'''

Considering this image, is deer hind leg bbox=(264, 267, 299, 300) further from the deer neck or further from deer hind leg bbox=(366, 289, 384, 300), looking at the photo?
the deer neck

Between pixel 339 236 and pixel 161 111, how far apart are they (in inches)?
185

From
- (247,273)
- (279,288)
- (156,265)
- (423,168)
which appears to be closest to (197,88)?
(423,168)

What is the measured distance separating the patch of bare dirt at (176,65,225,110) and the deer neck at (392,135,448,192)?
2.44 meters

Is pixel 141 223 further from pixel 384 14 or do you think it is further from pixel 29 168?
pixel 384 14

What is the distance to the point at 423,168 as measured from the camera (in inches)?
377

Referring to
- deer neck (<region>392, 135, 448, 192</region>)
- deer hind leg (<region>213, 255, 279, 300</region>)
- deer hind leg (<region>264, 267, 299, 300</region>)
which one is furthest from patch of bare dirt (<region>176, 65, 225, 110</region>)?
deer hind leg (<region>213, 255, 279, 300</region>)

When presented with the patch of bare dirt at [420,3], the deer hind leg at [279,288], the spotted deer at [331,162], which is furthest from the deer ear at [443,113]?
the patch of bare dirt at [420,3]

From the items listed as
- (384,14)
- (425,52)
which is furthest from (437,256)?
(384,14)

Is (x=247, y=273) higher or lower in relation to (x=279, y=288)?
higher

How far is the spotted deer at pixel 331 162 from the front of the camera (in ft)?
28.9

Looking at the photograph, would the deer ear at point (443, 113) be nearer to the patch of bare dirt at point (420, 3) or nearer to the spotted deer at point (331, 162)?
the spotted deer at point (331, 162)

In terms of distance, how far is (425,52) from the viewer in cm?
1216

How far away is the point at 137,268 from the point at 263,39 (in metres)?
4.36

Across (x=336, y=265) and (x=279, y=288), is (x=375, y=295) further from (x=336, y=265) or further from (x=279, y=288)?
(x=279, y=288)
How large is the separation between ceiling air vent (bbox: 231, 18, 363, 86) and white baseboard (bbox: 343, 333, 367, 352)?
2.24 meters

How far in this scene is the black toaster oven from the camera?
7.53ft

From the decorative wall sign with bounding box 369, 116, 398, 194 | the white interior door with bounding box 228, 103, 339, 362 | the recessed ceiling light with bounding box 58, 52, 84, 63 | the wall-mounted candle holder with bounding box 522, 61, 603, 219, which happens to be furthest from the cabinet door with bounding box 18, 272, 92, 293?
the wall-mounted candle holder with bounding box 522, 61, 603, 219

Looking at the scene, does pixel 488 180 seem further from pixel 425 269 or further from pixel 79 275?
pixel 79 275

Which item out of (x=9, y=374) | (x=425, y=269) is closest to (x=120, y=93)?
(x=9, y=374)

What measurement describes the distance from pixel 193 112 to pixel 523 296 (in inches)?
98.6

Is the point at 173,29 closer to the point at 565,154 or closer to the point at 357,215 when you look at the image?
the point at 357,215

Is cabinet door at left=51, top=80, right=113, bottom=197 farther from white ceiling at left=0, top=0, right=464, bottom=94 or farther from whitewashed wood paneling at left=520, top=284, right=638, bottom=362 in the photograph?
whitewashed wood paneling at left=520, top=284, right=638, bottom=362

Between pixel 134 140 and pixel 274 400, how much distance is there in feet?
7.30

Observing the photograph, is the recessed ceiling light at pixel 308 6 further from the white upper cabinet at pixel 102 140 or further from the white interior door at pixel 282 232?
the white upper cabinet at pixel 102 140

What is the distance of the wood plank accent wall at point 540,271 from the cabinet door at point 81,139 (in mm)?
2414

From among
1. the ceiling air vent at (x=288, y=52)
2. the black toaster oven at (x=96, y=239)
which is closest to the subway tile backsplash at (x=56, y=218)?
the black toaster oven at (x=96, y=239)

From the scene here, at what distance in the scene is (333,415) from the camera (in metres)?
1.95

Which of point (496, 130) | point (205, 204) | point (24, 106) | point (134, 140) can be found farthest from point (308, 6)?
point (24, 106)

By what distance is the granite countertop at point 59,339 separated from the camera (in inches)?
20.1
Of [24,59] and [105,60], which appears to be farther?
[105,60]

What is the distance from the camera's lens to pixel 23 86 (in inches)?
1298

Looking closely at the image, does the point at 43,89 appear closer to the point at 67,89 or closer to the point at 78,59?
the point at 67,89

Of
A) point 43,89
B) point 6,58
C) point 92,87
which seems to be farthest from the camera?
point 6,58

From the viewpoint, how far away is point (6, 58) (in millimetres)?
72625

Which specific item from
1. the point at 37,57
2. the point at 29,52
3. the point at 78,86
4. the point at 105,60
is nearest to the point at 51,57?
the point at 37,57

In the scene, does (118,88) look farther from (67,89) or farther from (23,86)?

'''

Direction | Swap "granite countertop" for "stone countertop" wherever it occurs in the items above. Return every item in full, with nothing else changed.

Task answer |
Considering this image, is deer hind leg bbox=(264, 267, 299, 300) further from the deer neck or further from deer hind leg bbox=(366, 289, 384, 300), looking at the photo?
the deer neck

Between pixel 339 236 and pixel 161 111, how far apart are they (in inches)?
185

From
- (247,273)
- (279,288)
- (156,265)
- (423,168)
which appears to be closest to (197,88)?
(423,168)

What is the measured distance separating the patch of bare dirt at (176,65,225,110) and the deer neck at (392,135,448,192)?
2.44 meters

Is pixel 141 223 further from pixel 384 14 or do you think it is further from pixel 29 168?
pixel 384 14

What is the distance to the point at 423,168 as measured from the camera (in inches)?
377

Referring to
- deer neck (<region>392, 135, 448, 192</region>)
- deer hind leg (<region>213, 255, 279, 300</region>)
- deer hind leg (<region>264, 267, 299, 300</region>)
which one is furthest from patch of bare dirt (<region>176, 65, 225, 110</region>)?
deer hind leg (<region>213, 255, 279, 300</region>)

When presented with the patch of bare dirt at [420,3], the deer hind leg at [279,288], the spotted deer at [331,162], which is furthest from the deer ear at [443,113]?
the patch of bare dirt at [420,3]

From the items listed as
- (384,14)
- (425,52)
which is furthest from (437,256)?
(384,14)

Is (x=247, y=273) higher or lower in relation to (x=279, y=288)?
higher

How far is the spotted deer at pixel 331 162 from the front of the camera (in ft)?
28.9

Looking at the photograph, would the deer ear at point (443, 113) be nearer to the patch of bare dirt at point (420, 3) or nearer to the spotted deer at point (331, 162)?
the spotted deer at point (331, 162)

In terms of distance, how far is (425,52) from the viewer in cm?
1216

How far away is the point at 137,268 from the point at 263,39 (in metres)?
4.36

Across (x=336, y=265) and (x=279, y=288), is (x=375, y=295) further from (x=336, y=265) or further from (x=279, y=288)?
(x=279, y=288)
How large is the separation between ceiling air vent (bbox: 231, 18, 363, 86) and white baseboard (bbox: 343, 333, 367, 352)?
2.24 meters

How far in this scene is the black toaster oven from the camera?
7.53ft

From the decorative wall sign with bounding box 369, 116, 398, 194 | the white interior door with bounding box 228, 103, 339, 362 | the recessed ceiling light with bounding box 58, 52, 84, 63 | the wall-mounted candle holder with bounding box 522, 61, 603, 219, which happens to be furthest from the cabinet door with bounding box 18, 272, 92, 293?
the wall-mounted candle holder with bounding box 522, 61, 603, 219

Looking at the scene, does pixel 488 180 seem further from pixel 425 269 or further from pixel 79 275?
pixel 79 275

Which item out of (x=9, y=374) | (x=425, y=269) is closest to (x=120, y=93)?
(x=9, y=374)

What measurement describes the distance from pixel 193 112 to pixel 523 296 (in inches)?
98.6

Is the point at 173,29 closer to the point at 565,154 or closer to the point at 357,215 when you look at the image?
the point at 357,215

Is cabinet door at left=51, top=80, right=113, bottom=197 farther from white ceiling at left=0, top=0, right=464, bottom=94 or farther from whitewashed wood paneling at left=520, top=284, right=638, bottom=362 in the photograph?
whitewashed wood paneling at left=520, top=284, right=638, bottom=362

Between pixel 134 140 and pixel 274 400, how much distance is there in feet?
7.30

Observing the photograph, is the recessed ceiling light at pixel 308 6 further from the white upper cabinet at pixel 102 140 or further from the white interior door at pixel 282 232?
the white upper cabinet at pixel 102 140

What is the distance of the wood plank accent wall at point 540,271 from the cabinet door at point 81,139 (in mm)?
2414

From among
1. the ceiling air vent at (x=288, y=52)
2. the black toaster oven at (x=96, y=239)
which is closest to the subway tile backsplash at (x=56, y=218)?
the black toaster oven at (x=96, y=239)

From the scene here, at what distance in the scene is (333,415) from the camera (in metres)?
1.95

Which of point (496, 130) | point (205, 204) | point (24, 106) | point (134, 140) can be found farthest from point (308, 6)?
point (24, 106)

By what distance is the stone countertop at point 59,339 separated from the camera (in inches)?
20.1
Of [24,59] and [105,60], which appears to be farther?
[105,60]

What is the distance from the camera's lens to pixel 23 86 (in inches)?
1298

Looking closely at the image, does the point at 43,89 appear closer to the point at 67,89 or closer to the point at 78,59?
the point at 67,89

Of
A) point 43,89
B) point 6,58
C) point 92,87
which seems to be farthest from the camera?
point 6,58

From the viewpoint, how far away is point (6, 58) (in millimetres)?
72625

Which specific item from
1. the point at 37,57
2. the point at 29,52
3. the point at 78,86
4. the point at 105,60
is nearest to the point at 51,57?
the point at 37,57

In the scene, does (118,88) look farther from (67,89) or farther from (23,86)?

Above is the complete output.